(Rows of spatial reasoning questions)

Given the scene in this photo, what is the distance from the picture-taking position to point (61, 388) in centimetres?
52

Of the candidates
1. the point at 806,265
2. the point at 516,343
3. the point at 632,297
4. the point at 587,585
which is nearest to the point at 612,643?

AIM OF THE EXERCISE:
Copy every row above word for word, leaving each line as it stands.

TASK SOLUTION:
Given the scene in this photo, what is the distance from the picture-taking position to point (61, 388) in centimetres?
52

Of the candidates
1. the point at 806,265
2. the point at 516,343
3. the point at 632,297
4. the point at 587,585
which is nearest to the point at 612,643?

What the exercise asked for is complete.